§ PASSAGE SHOWN
The last time I was in Wyoming I arrived in the middle of the night, having driven straight from Portland, Oregon on a compressed, cross country trip. To get there we drove through the Beartooth Mountains of Montana in August darkness, watching meteors streak down through the clear western air. I’ve joke that I am the penultimate East Coaster – that I walk and talk too fast and am too attached to the ocean to live anywhere else. However, chunks of my childhood summers were spent on the range and in the mountains of Northeastern Wyoming, visiting my Aunt, Uncle and two cousins in near Sheridan. I’d like to think that somehow, in some small way, that experience stays with me.
As a child and early teenager going to Wyoming was a dream come true. It is awash in wide open spaces to explore on horseback and was of pre-dawn mornings helping (however ineffectively) my uncle and aunt with the cattle they raise. Wyoming was freight trains, rattle snakes, sage brush, wild landscapes, and hours with my cousins playing Legos and reading Calving and Hobbes comics.
My grandmother lives in Wyoming now and so last weekend I caught (just barely) an early flight to Denver and then a propeller plane to Sheridan to visit her and the rest of my family. While the endless barbed wire fences, train tracks, range and sparse population are the polar opposite of where I live now, I felt a rush of familiarity and welcome when I arrived Wyoming. I love that place. I am a total outsider, but I feel a sense of awe and respect for the country there and the people who call it their home.
Maybe because we’ve just had a huge national election and the idea of what is “America” and who is “American” has been debated and thrown about ad nauseum I couldn’t help but think, “This is what people are talking about when they talk about America.” Here are hard working people who make a living from the land and another job to make ends meet. They drive sturdy American made trucks and cultivate a sense of Western independence. Native American history and contemporary culture is woven into the fabric of this place. This is where stories about the American West were made. And, yet. Wyoming cannot be reduced to a caricature. It is not a rustic idyll or a rural backwater. It’s a place as complex as “America” itself.

§ GIVEN EXERCISE 1
Quote the Wyoming essay word for word, starting at "As a child and" and ending at "it their home.".
§ GIVEN EXERCISE 2
Answer these questions using the Wyoming essay:
(a) Which mountain range did the nighttime drive pass through?
(b) Near which town did the aunt, uncle and cousins live?
(c) To which city was the early flight taken before the propeller plane?

§ ROWS
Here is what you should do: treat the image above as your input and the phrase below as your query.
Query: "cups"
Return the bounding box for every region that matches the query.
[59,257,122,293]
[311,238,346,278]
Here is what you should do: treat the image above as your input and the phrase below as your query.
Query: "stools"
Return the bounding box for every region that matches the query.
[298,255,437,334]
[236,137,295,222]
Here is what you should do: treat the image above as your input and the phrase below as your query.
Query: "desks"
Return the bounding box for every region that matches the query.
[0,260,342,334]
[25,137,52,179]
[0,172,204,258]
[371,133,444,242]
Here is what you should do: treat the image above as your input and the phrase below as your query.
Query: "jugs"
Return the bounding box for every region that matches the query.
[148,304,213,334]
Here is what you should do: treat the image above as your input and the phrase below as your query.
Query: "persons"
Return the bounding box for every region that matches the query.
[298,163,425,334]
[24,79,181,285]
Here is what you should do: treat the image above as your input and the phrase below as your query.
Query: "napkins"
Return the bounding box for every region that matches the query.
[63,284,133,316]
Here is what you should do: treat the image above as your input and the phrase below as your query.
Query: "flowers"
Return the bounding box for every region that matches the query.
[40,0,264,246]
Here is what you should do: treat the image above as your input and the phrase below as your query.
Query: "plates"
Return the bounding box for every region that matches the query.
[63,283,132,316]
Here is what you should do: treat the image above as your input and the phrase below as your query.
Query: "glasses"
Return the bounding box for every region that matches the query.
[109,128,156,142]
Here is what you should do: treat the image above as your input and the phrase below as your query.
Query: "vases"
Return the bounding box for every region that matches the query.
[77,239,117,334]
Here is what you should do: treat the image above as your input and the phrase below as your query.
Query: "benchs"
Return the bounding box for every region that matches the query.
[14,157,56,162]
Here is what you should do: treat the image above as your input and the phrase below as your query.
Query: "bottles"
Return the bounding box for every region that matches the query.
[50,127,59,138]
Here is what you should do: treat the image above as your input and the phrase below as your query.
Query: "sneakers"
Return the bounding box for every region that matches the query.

§ WORKED SOLUTION 1
As a child and early teenager going to Wyoming was a dream come true. It is awash in wide open spaces to explore on horseback and was of pre-dawn mornings helping (however ineffectively) my uncle and aunt with the cattle they raise. Wyoming was freight trains, rattle snakes, sage brush, wild landscapes, and hours with my cousins playing Legos and reading Calving and Hobbes comics.
My grandmother lives in Wyoming now and so last weekend I caught (just barely) an early flight to Denver and then a propeller plane to Sheridan to visit her and the rest of my family. While the endless barbed wire fences, train tracks, range and sparse population are the polar opposite of where I live now, I felt a rush of familiarity and welcome when I arrived Wyoming. I love that place. I am a total outsider, but I feel a sense of awe and respect for the country there and the people who call it their home.

§ WORKED SOLUTION 2
(a) The Beartooth Mountains of Montana
(b) Sheridan
(c) Denver